September 2, 2025

NFL is stunned at Bill Belichick coaching at North Carolina

  • Many NFL figures are astonished to see Belichick coaching at the college level after his dominant NFL career.
  • Belichick is known for his innovative defensive strategies, including game plans that stifled high-powered offenses in Super Bowls XXV and XXXVI.
  • While Belichick benefited from coaching Tom Brady, his adaptability and strategic brilliance are key components of his success.

There will be people who watch Bill Belichick at the University of North Carolina and just see someone coaching a college football team at a basketball school. Belichick? I remember that name. He was good in the NFL, right? Coached Tom Brady or something like that? Why is he coaching a college team again?

For those of you who understand what this unreal moment represents for both college and professional football, good for you. But for those of you who do not, let me tell you a story.

It begins in Super Bowl 25 played in 1991. A young Belichick, then the defensive coordinator for the New York Giants, was facing the vaunted Buffalo Bills’ K-Gun offense that featured quarterback Jim Kelly and wide receivers James Lofton and Andre Reed. Thurman Thomas was the running back. All of those players are now in the Hall of Fame.

It cannot be overstated how terrifying that offense was to defenses. Most coordinators had no real clue how to stop them. Belichick did. He wanted to let Thomas (mostly) run free so he could use other defensive resources to slow down Kelly and the passing game.

The Giants played most of the game with just two linemen and Belichick stuck to either 2-4-5 or a 2-3-6 schemes. When Bills receivers caught the football, they were pulverized.

‘When they caught the ball, we needed to hit those guys, because we felt at that time they weren’t being hit hard enough,’ safety Greg Jackson said. ‘There weren’t a lot of gang tackles on those guys, because they were all spread out.

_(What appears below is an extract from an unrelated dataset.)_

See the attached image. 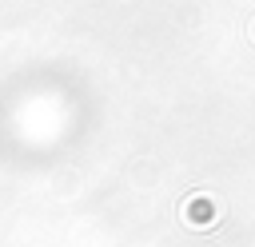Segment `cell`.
Wrapping results in <instances>:
<instances>
[{"label": "cell", "mask_w": 255, "mask_h": 247, "mask_svg": "<svg viewBox=\"0 0 255 247\" xmlns=\"http://www.w3.org/2000/svg\"><path fill=\"white\" fill-rule=\"evenodd\" d=\"M179 215H183V223H187L191 231H211V227H219V219H223V203H219L211 191H195V195L183 199Z\"/></svg>", "instance_id": "6da1fadb"}, {"label": "cell", "mask_w": 255, "mask_h": 247, "mask_svg": "<svg viewBox=\"0 0 255 247\" xmlns=\"http://www.w3.org/2000/svg\"><path fill=\"white\" fill-rule=\"evenodd\" d=\"M247 36H251V44H255V16H251V24H247Z\"/></svg>", "instance_id": "7a4b0ae2"}]
</instances>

When they caught the ball, all of us had to hustle to the football as fast as we could and strip the ball. It made a huge difference. If you look at that game, we did slow them down from the way they were during the season.’

Buffalo had offensive success in the Super Bowl, but they scored just 19 points after leading the league in total points scored with 458 and averaging 28.6 points a game. The Bills scored 51 points against the Raiders in the title game.

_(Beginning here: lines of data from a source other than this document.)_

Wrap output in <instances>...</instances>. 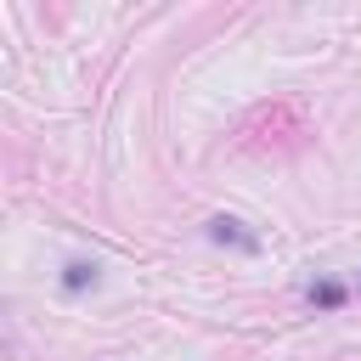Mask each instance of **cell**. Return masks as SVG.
Wrapping results in <instances>:
<instances>
[{
    "mask_svg": "<svg viewBox=\"0 0 361 361\" xmlns=\"http://www.w3.org/2000/svg\"><path fill=\"white\" fill-rule=\"evenodd\" d=\"M209 237H214V243H231V248H243V254H254V248H259V237H254V231H243V220H226V214H214V220H209Z\"/></svg>",
    "mask_w": 361,
    "mask_h": 361,
    "instance_id": "cell-1",
    "label": "cell"
},
{
    "mask_svg": "<svg viewBox=\"0 0 361 361\" xmlns=\"http://www.w3.org/2000/svg\"><path fill=\"white\" fill-rule=\"evenodd\" d=\"M96 276H102V265H96V259H73V265L62 271V288H68V293H79V288H96Z\"/></svg>",
    "mask_w": 361,
    "mask_h": 361,
    "instance_id": "cell-2",
    "label": "cell"
},
{
    "mask_svg": "<svg viewBox=\"0 0 361 361\" xmlns=\"http://www.w3.org/2000/svg\"><path fill=\"white\" fill-rule=\"evenodd\" d=\"M305 293H310V305H344V288L338 282H310Z\"/></svg>",
    "mask_w": 361,
    "mask_h": 361,
    "instance_id": "cell-3",
    "label": "cell"
}]
</instances>
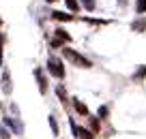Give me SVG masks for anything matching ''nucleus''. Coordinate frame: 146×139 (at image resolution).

Belichick’s game plan is in the Hall of Fame. He’d devise another stunning plan against the Rams in Super Bowl 36 as coach of the New England Patriots. He created coverages that thoroughly confused the Rams. The team that led the league in scoring, passing and total yards was held to just 17 points.

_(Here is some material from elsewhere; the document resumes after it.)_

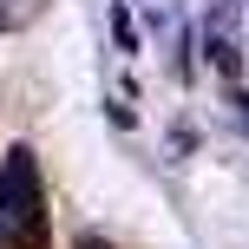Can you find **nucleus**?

That is the coach who was on the Carolina sideline on Monday night. That coach. The coach who slowed two of the best offenses in the history of professional football. That coach. The coach who has won eight Super Bowls as a head coach and assistant. That dude.

I’ve spoken to people in the NFL over the past few days who said what many in the league are thinking. They can’t believe Belichick is on a college sideline.

‘… I was shocked and I thought it was a joke when I heard he got this job,’ said Tedy Bruschi, who played for Belichick in New England, on ESPN’s pregame show. ‘This man belongs in the National Football League.’

Yes, Belichick had Tom Brady. Brady was a massive cheat code. The greatest cheat code of all time. But Tom Landry had a cheat code. Chuck Noll had one. Bill Walsh did. All great coaches do. How do you think Andy Reid would do without Patrick Mahomes? I have the answer if you’re wondering. Reid lost five title games as coach of the Eagles and also lost his only pre-Mahomes Super Bowl appearance to … Belichick’s Patriots.

Belichick was also an NFL titan who conquered the most cutthroat, competitive glorious sport there is. Sure, he and Brady, but don’t shortchange Belichick. Ever.

Who knows how Belichick will do in college? What Belichick used in the NFL as his base alloy for success was adaptability. Might not seem like it, but Belichick was actually flexible in how he approached coaching. Belichick’s game plans often reflected that elasticity.

What will that look like in a college environment? It’s one of the great unknowns in the history of college football coaching.

What we do know is what he did in the NFL. That’s what makes this moment so shocking.

No one in the NFL watching will ever get used to it.